Se não me falha a memória...

Sempre imaginei minha velhice como a de tantos outros. Cabelos brancos, óculo na ponta do nariz, casaquinhos de tricô e televisão na novela. Há alguns meses essa minha imagem mudou, e muito. Conhecer os fundadores do Curso de Jornalismo na UFMG foi uma revolução na minha visão do futuro: pessoas completamente lúcidas, conectadas com uma realidade – que, muitas vezes, os exclui de participação – e, sobretudo, preocupados em se manter ativos.

Ser como eles, no entanto, parece uma possibilidade distante. Hoje, minha memória já não funciona bem, mas depois de conhecer Anis Leão, José Mendonça e Adival Coelho, jornalistas desde a década de 1940, ela realmente piorou. Ando assombrada pela façanha destes mestres... Conhecer lendas é sempre um perigo quando se começa a traçar o futuro. A experiência atual causou um abalo maior por me reconhecer, na condição de estudante de Comunicação Social da UFMG, como conseqüência da pró-atividade destes homens.

Talvez esse curso não existisse sem as suas iniciativas. Talvez sim. Mesmo assim, acredito que, de uma forma ou outra, ainda seríamos afetados pela dedicação ao jornalismo e à academia que todos eles tiveram em suas carreiras.


Texto: Pabline Felix e Foto: Mariana Garcia

4 de julho de 2009

Não é só uma questão de cálculo

Se para um matemático é importante saber fazer contas, para o jornalista interessa saber fazer perguntas. E se para o primeiro, o resultado de um cálculo depende basicamente de suas habilidades, para o jornalista é fundamental sua relação com uma terceira variável: a fonte.

O Laboratório de Entrevista serviu bem como exemplo para essa constatação. Por vezes temíamos que nossa fonte, tão primária e fundamental, não fosse colaborar e fomos surpreendidos por relatos riquíssimos. Outras, esperávamos ter uma imagem mais significativa do passado através do registro das experiências de quem as viveu, e na Hora H a falta de lembrança ou o receio de compartilhar a informação inibiu nosso entrevistado.
Planejamos, testamos, experimentamos, utilizamos o melhor da aprendizagem e percebemos que não basta ter um relacionamento ótimo com a fonte, estar em um bom local de locação, ou abordar temas de amplo domínio do entrevistado para conseguir exatidão nos resultados.

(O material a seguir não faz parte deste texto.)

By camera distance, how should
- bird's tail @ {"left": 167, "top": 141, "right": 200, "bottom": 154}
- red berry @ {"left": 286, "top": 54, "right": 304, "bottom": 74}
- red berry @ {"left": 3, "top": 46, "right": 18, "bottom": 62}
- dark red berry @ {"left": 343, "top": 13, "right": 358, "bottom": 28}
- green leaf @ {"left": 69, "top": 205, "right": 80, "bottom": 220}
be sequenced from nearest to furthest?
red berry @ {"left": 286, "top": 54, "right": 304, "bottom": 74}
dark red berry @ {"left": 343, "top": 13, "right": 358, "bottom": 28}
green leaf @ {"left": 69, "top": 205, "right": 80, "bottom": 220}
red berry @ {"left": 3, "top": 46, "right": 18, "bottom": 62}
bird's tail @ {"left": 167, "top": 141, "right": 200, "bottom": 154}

No final das contas, percebemos que a nobre arte de entrevistar utiliza outras variáveis e não dispõe de fórmulas mágicas para atingir seus objetivos.


Texto: Pabline Felix e Foto: Filipe Motta

3 de julho de 2009

Quando a mão coça

É difícil estar com o microfone ou gravador nas mãos. Mas o contrário também é complicado. Acredito que uma das dificuldades do trabalho em equipe é confiar no trabalho do outro (e no nosso também). Confiança é algo construído. Foi mais ou menos esse o pensamento que tive enquanto estava fotografando, filmando ou só assistindo às entrevistas realizadas com os professores Anis, Adival, Mendonça e Marly.

A conclusão só veio depois: não ter todas as luzes e expectativas direcionadas para a gente torna muito mais fácil perceber a situação. Quando o entrevistador perde aquela deixa para engatar outra pergunta, a mão coça. Quando o entrevistado fala exatamente aquilo que a gente queria escutar, mas não explica direito e fica por isso mesmo...

Um agravante é estarmos lidando com uma memória não muito recente das pessoas. Um dos trabalhos de Hércules deveria ter sido fazer com que uma pessoa dissesse o máximo sobre um tema em um tempo recorde. Ainda mais em apenas um encontro. A dinâmica da entrevista está se mostrando cada dia mais complexa pra mim. Fato é que ela requer mais sensibilidade do que supus. E olha que já imaginava ser muita.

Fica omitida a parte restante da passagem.